- _Goal of the exercise_: For this exercise, set down all the records exactly as given.

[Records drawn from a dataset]

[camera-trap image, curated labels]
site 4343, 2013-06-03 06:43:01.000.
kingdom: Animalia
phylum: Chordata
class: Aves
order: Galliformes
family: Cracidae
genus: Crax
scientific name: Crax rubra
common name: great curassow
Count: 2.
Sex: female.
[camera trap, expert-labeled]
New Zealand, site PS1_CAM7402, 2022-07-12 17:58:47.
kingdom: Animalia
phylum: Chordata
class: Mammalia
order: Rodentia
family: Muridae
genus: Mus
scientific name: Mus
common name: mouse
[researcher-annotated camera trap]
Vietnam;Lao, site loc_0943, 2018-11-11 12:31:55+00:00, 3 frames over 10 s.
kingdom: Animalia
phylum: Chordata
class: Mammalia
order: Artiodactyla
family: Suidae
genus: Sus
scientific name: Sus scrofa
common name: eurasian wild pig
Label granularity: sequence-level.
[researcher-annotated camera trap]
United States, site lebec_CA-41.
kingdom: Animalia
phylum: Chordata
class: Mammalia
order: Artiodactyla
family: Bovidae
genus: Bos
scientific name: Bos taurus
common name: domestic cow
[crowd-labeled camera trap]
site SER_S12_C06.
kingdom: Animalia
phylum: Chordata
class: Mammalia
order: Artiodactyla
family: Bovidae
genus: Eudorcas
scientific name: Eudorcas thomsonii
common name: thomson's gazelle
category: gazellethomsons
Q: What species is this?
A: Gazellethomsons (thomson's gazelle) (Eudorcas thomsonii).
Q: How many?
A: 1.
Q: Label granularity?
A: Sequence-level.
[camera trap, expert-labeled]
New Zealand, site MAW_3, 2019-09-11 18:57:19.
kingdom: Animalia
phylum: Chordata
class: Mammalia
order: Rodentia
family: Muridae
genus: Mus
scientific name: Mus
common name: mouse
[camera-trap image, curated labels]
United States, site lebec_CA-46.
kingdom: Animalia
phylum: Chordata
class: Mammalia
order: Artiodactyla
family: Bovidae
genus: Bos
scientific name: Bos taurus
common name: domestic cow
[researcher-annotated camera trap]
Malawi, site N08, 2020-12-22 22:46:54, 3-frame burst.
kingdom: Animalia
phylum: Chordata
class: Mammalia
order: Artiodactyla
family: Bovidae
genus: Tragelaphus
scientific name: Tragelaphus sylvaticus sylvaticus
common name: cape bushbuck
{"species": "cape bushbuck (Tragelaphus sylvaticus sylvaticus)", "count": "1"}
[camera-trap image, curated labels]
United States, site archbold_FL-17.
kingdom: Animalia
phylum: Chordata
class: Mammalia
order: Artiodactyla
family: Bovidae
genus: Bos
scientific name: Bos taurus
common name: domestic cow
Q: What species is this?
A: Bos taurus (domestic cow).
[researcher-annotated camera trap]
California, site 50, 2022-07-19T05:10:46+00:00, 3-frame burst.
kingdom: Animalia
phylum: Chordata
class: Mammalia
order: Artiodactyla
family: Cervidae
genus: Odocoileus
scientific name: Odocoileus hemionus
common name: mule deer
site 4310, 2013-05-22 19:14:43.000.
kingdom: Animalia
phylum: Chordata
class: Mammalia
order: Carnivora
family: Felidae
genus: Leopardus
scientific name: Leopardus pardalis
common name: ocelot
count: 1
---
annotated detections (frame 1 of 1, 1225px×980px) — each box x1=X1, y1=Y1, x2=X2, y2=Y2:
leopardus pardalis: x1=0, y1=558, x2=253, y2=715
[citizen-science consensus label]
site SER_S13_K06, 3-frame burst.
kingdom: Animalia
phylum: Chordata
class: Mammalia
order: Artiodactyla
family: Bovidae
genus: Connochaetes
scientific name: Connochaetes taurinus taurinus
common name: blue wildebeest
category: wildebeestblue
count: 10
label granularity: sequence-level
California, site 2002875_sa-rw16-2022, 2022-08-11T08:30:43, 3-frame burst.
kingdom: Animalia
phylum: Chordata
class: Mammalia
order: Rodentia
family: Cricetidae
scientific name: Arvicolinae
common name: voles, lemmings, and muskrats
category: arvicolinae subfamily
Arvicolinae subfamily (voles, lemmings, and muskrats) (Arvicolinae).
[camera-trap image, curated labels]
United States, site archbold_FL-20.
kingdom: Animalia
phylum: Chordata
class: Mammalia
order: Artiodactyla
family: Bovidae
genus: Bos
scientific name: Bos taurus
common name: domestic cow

- _Result_:
[camera-trap image, curated labels]
site 4343, 2013-06-03 06:43:01.000.
kingdom: Animalia
phylum: Chordata
class: Aves
order: Galliformes
family: Cracidae
genus: Crax
scientific name: Crax rubra
common name: great curassow
Count: 2.
Sex: female.
[camera trap, expert-labeled]
New Zealand, site PS1_CAM7402, 2022-07-12 17:58:47.
kingdom: Animalia
phylum: Chordata
class: Mammalia
order: Rodentia
family: Muridae
genus: Mus
scientific name: Mus
common name: mouse
[researcher-annotated camera trap]
Vietnam;Lao, site loc_0943, 2018-11-11 12:31:55+00:00, 3 frames over 10 s.
kingdom: Animalia
phylum: Chordata
class: Mammalia
order: Artiodactyla
family: Suidae
genus: Sus
scientific name: Sus scrofa
common name: eurasian wild pig
Label granularity: sequence-level.
[researcher-annotated camera trap]
United States, site lebec_CA-41.
kingdom: Animalia
phylum: Chordata
class: Mammalia
order: Artiodactyla
family: Bovidae
genus: Bos
scientific name: Bos taurus
common name: domestic cow
[crowd-labeled camera trap]
site SER_S12_C06.
kingdom: Animalia
phylum: Chordata
class: Mammalia
order: Artiodactyla
family: Bovidae
genus: Eudorcas
scientific name: Eudorcas thomsonii
common name: thomson's gazelle
category: gazellethomsons
Q: What species is this?
A: Gazellethomsons (thomson's gazelle) (Eudorcas thomsonii).
Q: How many?
A: 1.
Q: Label granularity?
A: Sequence-level.
[camera trap, expert-labeled]
New Zealand, site MAW_3, 2019-09-11 18:57:19.
kingdom: Animalia
phylum: Chordata
class: Mammalia
order: Rodentia
family: Muridae
genus: Mus
scientific name: Mus
common name: mouse
[camera-trap image, curated labels]
United States, site lebec_CA-46.
kingdom: Animalia
phylum: Chordata
class: Mammalia
order: Artiodactyla
family: Bovidae
genus: Bos
scientific name: Bos taurus
common name: domestic cow
[researcher-annotated camera trap]
Malawi, site N08, 2020-12-22 22:46:54, 3-frame burst.
kingdom: Animalia
phylum: Chordata
class: Mammalia
order: Artiodactyla
family: Bovidae
genus: Tragelaphus
scientific name: Tragelaphus sylvaticus sylvaticus
common name: cape bushbuck
{"species": "cape bushbuck (Tragelaphus sylvaticus sylvaticus)", "count": "1"}
[camera-trap image, curated labels]
United States, site archbold_FL-17.
kingdom: Animalia
phylum: Chordata
class: Mammalia
order: Artiodactyla
family: Bovidae
genus: Bos
scientific name: Bos taurus
common name: domestic cow
Q: What species is this?
A: Bos taurus (domestic cow).
[researcher-annotated camera trap]
California, site 50, 2022-07-19T05:10:46+00:00, 3-frame burst.
kingdom: Animalia
phylum: Chordata
class: Mammalia
order: Artiodactyla
family: Cervidae
genus: Odocoileus
scientific name: Odocoileus hemionus
common name: mule deer
site 4310, 2013-05-22 19:14:43.000.
kingdom: Animalia
phylum: Chordata
class: Mammalia
order: Carnivora
family: Felidae
genus: Leopardus
scientific name: Leopardus pardalis
common name: ocelot
count: 1
---
annotated detections (frame 1 of 1, 1225px×980px) — each box x1=X1, y1=Y1, x2=X2, y2=Y2:
leopardus pardalis: x1=0, y1=558, x2=253, y2=715
[citizen-science consensus label]
site SER_S13_K06, 3-frame burst.
kingdom: Animalia
phylum: Chordata
class: Mammalia
order: Artiodactyla
family: Bovidae
genus: Connochaetes
scientific name: Connochaetes taurinus taurinus
common name: blue wildebeest
category: wildebeestblue
count: 10
label granularity: sequence-level
California, site 2002875_sa-rw16-2022, 2022-08-11T08:30:43, 3-frame burst.
kingdom: Animalia
phylum: Chordata
class: Mammalia
order: Rodentia
family: Cricetidae
scientific name: Arvicolinae
common name: voles, lemmings, and muskrats
category: arvicolinae subfamily
Arvicolinae subfamily (voles, lemmings, and muskrats) (Arvicolinae).
[camera-trap image, curated labels]
United States, site archbold_FL-20.
kingdom: Animalia
phylum: Chordata
class: Mammalia
order: Artiodactyla
family: Bovidae
genus: Bos
scientific name: Bos taurus
common name: domestic cow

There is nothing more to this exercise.